SELECTED PASSAGE:
DLR-RM / stable-baselines3

PyTorch version of Stable Baselines, reliable implementations of reinforcement learning algorithms.

https://stable-baselines3.readthedocs.io

MIT License

9.07k stars 1.7k forks source link

[Question] Tensorboard logging doesnt work #630

Closed danielstankw closed 3 years ago

danielstankw commented 3 years ago

Important Note: We do not do technical support, nor consulting and don't answer personal questions per email. Please post your question on the RL Discord, Reddit or Stack Overflow in that case.

Question

I am running my learning algorithm on a custom environment created using Robosuite. I followed the documentation and try to use the tensorboard but the file used by tensorboard doesnt get created.

` model = PPO('MlpPolicy', env, verbose=1, n_steps=4, batch_size=4, tensorboard_log="./ppo_tensorboard/") model.learn(total_timesteps=8, tb_log_name='learning')

`

I run it just for few steps to see if file used by tensorboard gets created but it doesnt. Any suggestions?

Checklist

[x] I have read the documentation (required)
[x] I have checked that there is no similar issue in the repo (required)

araffin commented 3 years ago

Hello, please fill the custom env template completely.

zeeshanalipanhwar commented 3 years ago

@danielstankw, use the command for the tensorboard like this: (ref) tensorboard --logdir ./a2c_cartpole_tensorboard/

danielstankw commented 3 years ago

@zeeshanalipanhwar thanks, i already figured out issue i had :)

zeeshanalipanhwar commented 3 years ago

What was the issue and how did you resolve it?

SamsTheGreatest commented 2 years ago

Having a similar problem. When using custom env, no logging occurs. Could there be something missing in. gym.Env class that causes this behaviour?

current_time = datetime.datetime.now().strftime("%Y-%m-%d_%H-%M-%S")
model = SAC('MlpPolicy',env,verbose=2, tensorboard_log="./runs/",policy_kwargs=policy_kwargs)
model.learn(total_timesteps=1000, tb_log_name=current_time,log_interval=1)

This creates right folder and events.out.tfevents file. When using custom env size of file stays at 40 bytes. When using Pendulum-0 env file size grows as expected.

Checked custom env with:

from stable_baselines3.common.env_checker import check_env
print(check_env(env))

python=3.7, torch=1.10.2, MacBook Air M1

Miffyli commented 2 years ago

@SamsTheGreatest It is hard to debug without having access to the full code, but the custom env should not affect this (all the logging is done in SB3 code, not in the environment). One possible thing that comes to mind is that the episodes are longer in custom env and that is slowing down logging (and with 1000 steps there are no completed episodes), but beyond that I do not have tips to give :/

If you spot a bug you can replicate, please open up a new issue with code to replicate the issue.

STORED DATA:
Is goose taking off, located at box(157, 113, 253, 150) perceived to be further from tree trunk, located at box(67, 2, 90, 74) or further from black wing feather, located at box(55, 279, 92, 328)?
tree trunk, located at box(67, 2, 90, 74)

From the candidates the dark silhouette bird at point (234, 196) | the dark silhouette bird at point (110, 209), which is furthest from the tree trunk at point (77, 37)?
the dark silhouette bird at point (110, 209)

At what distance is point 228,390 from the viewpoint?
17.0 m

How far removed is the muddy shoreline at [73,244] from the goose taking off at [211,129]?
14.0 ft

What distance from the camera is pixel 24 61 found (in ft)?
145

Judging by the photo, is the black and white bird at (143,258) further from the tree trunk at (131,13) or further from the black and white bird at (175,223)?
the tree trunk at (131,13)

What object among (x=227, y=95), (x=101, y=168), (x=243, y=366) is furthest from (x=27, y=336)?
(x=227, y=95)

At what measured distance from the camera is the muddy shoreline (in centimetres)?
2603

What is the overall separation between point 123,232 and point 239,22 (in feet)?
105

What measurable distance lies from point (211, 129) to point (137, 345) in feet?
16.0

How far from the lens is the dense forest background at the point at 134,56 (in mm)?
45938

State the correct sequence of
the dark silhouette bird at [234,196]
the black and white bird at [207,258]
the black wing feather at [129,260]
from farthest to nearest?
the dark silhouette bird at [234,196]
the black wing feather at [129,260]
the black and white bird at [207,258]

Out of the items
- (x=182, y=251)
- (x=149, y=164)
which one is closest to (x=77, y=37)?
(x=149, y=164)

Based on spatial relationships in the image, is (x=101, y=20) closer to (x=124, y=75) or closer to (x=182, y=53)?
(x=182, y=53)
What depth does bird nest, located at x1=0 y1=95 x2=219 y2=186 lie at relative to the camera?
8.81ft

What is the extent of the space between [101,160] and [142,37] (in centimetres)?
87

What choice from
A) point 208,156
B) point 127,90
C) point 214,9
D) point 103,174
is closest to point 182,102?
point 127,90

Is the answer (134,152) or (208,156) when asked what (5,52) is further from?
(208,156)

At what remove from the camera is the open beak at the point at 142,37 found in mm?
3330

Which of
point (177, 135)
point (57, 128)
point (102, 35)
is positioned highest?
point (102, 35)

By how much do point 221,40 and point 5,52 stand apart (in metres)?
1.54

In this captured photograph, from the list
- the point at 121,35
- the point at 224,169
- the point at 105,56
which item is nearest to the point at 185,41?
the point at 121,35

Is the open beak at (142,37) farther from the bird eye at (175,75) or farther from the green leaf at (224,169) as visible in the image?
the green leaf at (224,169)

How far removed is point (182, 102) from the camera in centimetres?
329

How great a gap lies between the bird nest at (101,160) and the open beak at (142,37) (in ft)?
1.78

TASKS TO COMPLETE:
#1 From the TensorBoard logging thread above, write out everything from "Having a similar" down to "print(check_env(env))".
#2 Extend the TensorBoard logging thread above, picking up after its final sentence.

ANSWERS TO THE EXERCISES:
#1
Having a similar problem. When using custom env, no logging occurs. Could there be something missing in. gym.Env class that causes this behaviour?

current_time = datetime.datetime.now().strftime("%Y-%m-%d_%H-%M-%S")
model = SAC('MlpPolicy',env,verbose=2, tensorboard_log="./runs/",policy_kwargs=policy_kwargs)
model.learn(total_timesteps=1000, tb_log_name=current_time,log_interval=1)

This creates right folder and events.out.tfevents file. When using custom env size of file stays at 40 bytes. When using Pendulum-0 env file size grows as expected.

Checked custom env with:

from stable_baselines3.common.env_checker import check_env
print(check_env(env))

#2
SamsTheGreatest commented 2 years ago

@Miffyli makes, sense. tested its exactly the issue. Does one only write after an episode and we cannot set number of steps when writing can occur?

Miffyli commented 2 years ago

The exact time of logging depends on the algorithm and its settings. E.g. PPO logs most of the stuff after every rollout (after n_steps * n_env steps). For SAC and other off-policy algorithms it seems to check if after every episode (this is because you can not log episode rewards until you complete an episode).

stwerner97 commented 2 years ago

@Miffyli I had the same exact issue with PPO on a custom gym environment. In my case, the computation time per step is fairly high, which is why I set log_interval to one and expected logging after each step (or at least episode).

I think the parameter's naming is a bit confusing and may lead to unexpected behaviour, especially when working with low frame per second environments.

Miffyli commented 2 years ago

@stwerner97 I understand the issue, but on the other side there is not much to log after few steps in the environment: only a poor sample of the FPS of the environment, time ran and number of steps done. The episode stats only appear once episodes are completed (i.e. not updated every step), and there are no training metrics until first training rollout is done after n_steps. I recommend looking at, say, SAC or TD3 if you have a very low FPS environment (they are more sample efficient).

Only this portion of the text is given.